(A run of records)

□ □ □ □ □ □ □

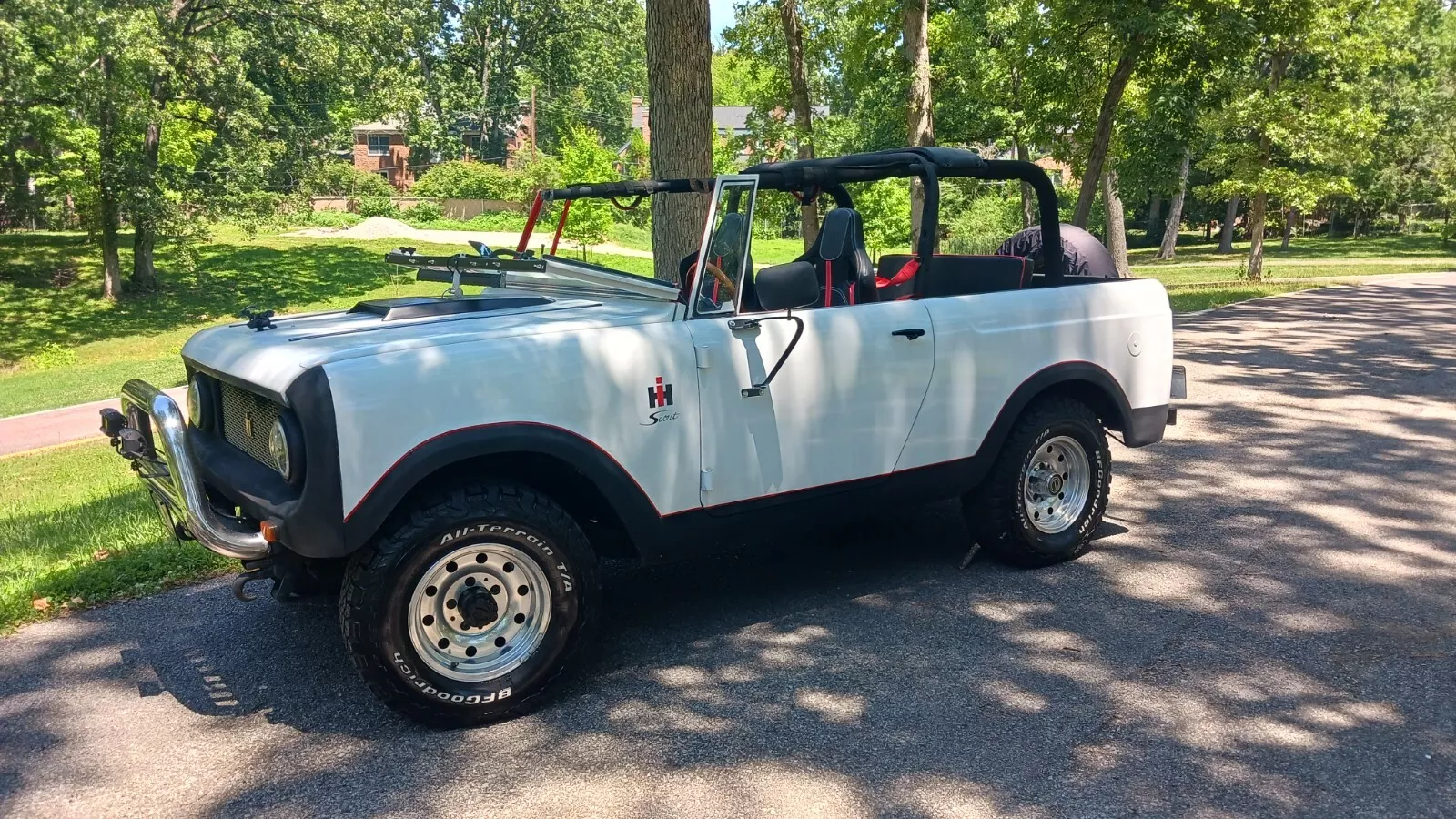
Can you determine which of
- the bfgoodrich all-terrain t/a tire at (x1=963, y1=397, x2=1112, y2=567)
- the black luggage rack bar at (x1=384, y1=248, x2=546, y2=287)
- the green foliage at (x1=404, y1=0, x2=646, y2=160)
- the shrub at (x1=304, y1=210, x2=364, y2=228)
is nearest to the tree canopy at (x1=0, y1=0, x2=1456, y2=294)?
the black luggage rack bar at (x1=384, y1=248, x2=546, y2=287)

□ □ □ □ □ □ □

Convert the items above into a two-column CSV with the headers "item_text" and "answer", one row per item, putting each field in double quotes and replacing line breaks with spaces. Leave the pictures out.

> [ANSWER IN FULL]:
item_text,answer
"Can you determine which of - the bfgoodrich all-terrain t/a tire at (x1=963, y1=397, x2=1112, y2=567) - the black luggage rack bar at (x1=384, y1=248, x2=546, y2=287) - the green foliage at (x1=404, y1=0, x2=646, y2=160) - the shrub at (x1=304, y1=210, x2=364, y2=228) is nearest to the tree canopy at (x1=0, y1=0, x2=1456, y2=294)?","the black luggage rack bar at (x1=384, y1=248, x2=546, y2=287)"